Google test has a feature where tests can be shuffled randomly per test run. This is beneficial in integration tests scenarios when one test might fail as a result of another previously ran test. Frankly it helps find obscure bugs.

How should it work?

See google test shuffle for a good description: http://google.github.io/googletest/advanced.html#shuffling-the-tests

Jakub Jareš · Answer 1 · Sun Mar 24 2024 23:48:25 GMT+0800 (China Standard Time)

Interesting. That would a bit difficult (and inefficient) to provide, because Pester relies on execution that is "top-down", so if we mix tests that come from 2 different files we have to "restore" the state for each test. And run all setups and teardowns again, breaking some of the life cycles that people probably rely on. This would be specially painful for mocks I think.

I am not against it completely, I would just like a bit more data showing why doing this is worth it.

Frode Flaten · Answer 2 · Mon Mar 25 2024 03:39:55 GMT+0800 (China Standard Time)

Yes it would be limited to shuffling tests (It) inside the current block (Context/Describe). Is that enough to be useful?

Shuffling containers/files is also an option, though that can already be achieved manually.

twhiting · Answer 3 · Mon Mar 25 2024 03:48:43 GMT+0800 (China Standard Time)

Yes google test shuffles within a "test suite" which is the behavior that @fflaten describes.

twhiting · Answer 4 · Mon Mar 25 2024 03:52:00 GMT+0800 (China Standard Time)

It is hard to explain why it's worth it without being super abstract. I for example have a powershell module that interfaces with a windows service. It is possible that test C can cause a state within the service that test A exposes. It is VERY hard to track down these cases without a reliable randomizer.

The second part of this is needing to be able to run the tests again in the same shuffled order.

Google test can shuffle based on a seed. So say in CI a test fails when shuffled with seed X. I can then manually trigger a new run with seed X and get the same exact test run order for all tests.

twhiting · Answer 5 · Mon Mar 25 2024 03:53:16 GMT+0800 (China Standard Time)

For a good description of the seed mechanism see the google test link I posted above.

Jakub Jareš · Answer 6 · Mon Mar 25 2024 17:31:23 GMT+0800 (China Standard Time)

Makes sense. If we randomize within the same container, in a top-down way (that is we randomize on each level, but dont jump up and down), then it is hardly any change from the current way of running tests, all you need to do is shuffle the tests in the discovered tree (in a deterministic way). I think there is even an “order” list already in the discovered tree.

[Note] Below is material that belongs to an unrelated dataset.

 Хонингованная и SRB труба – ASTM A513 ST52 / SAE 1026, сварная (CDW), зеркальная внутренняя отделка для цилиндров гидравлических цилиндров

@twhiting do you want to make a PR for this? Even if its just a proof of concept.

twhiting · Answer 7 · Sun Mar 31 2024 10:25:12 GMT+0800 (China Standard Time)

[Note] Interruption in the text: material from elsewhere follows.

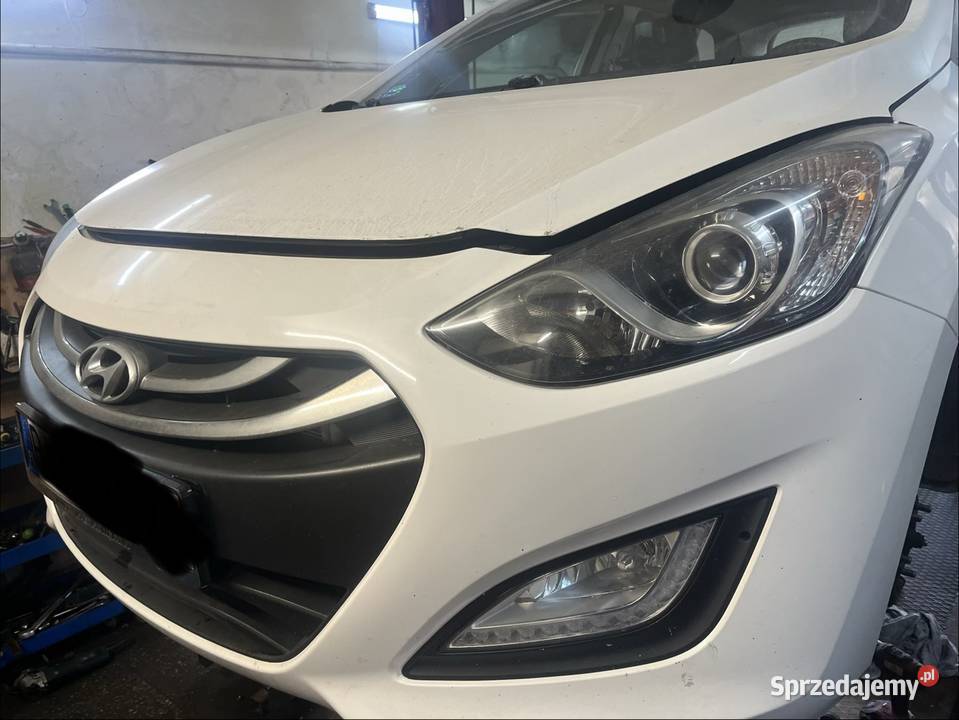 Maglownica Hyundai i30 2013r Europa oryginał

@nohwnd i'd love to get to the feature myself but realistically it'd be weeks/months. So if this is something you are interested in feel free to jump on it!

Thanks.

Miodrag Milić · Answer 8 · Tue Jun 04 2024 02:27:28 GMT+0800 (China Standard Time)

I came here to see if there is a flag to do this.

This is not hard to explain at all. I have a lot of experience with this with a big number of people of all types of seniority and thousands of pester tests. It's basically a norm, rather than exception, that people will depend on the tests within the same file. They may do it intentionally or by accident. Writing good tests is hard, for sure.

When tests execute in the same order, you are prone to behave like previous tests are seeding the environment or act like they are direct prerequisites of the subsequent tests. I have seen it all:

Test A creating an object, Test A+1 doing something with that object
Test A changing the fixture, test A+N depending on that change
Test A editing objects in fuzzy manner, test B failing by encountering such objects because of non-specific enough filtering

This almost always happens with the test cases within the same file, although it does happen across files too.

The one discovers this, usually by accident, when some tests are changed, skipped or removed, or simply by passage of time if tests are fuzzy in nature (my typical case). To fight some of this, I have Grafana dashboard of all previous runs, and I can select a particular test and see how often it failed during previous months.

Dashboard of screenshot with one suspicious test failure in last 30 days

This is IMO mandatory stuff to have. Randomization will either solve those problems or make them detectable quicker. I ask from devs that before commiting tests to master they provide proof of at least hundreeds of runs by using something similar to 1..100 | % { Invoke-Pester ... }, which would work much better with randomization included.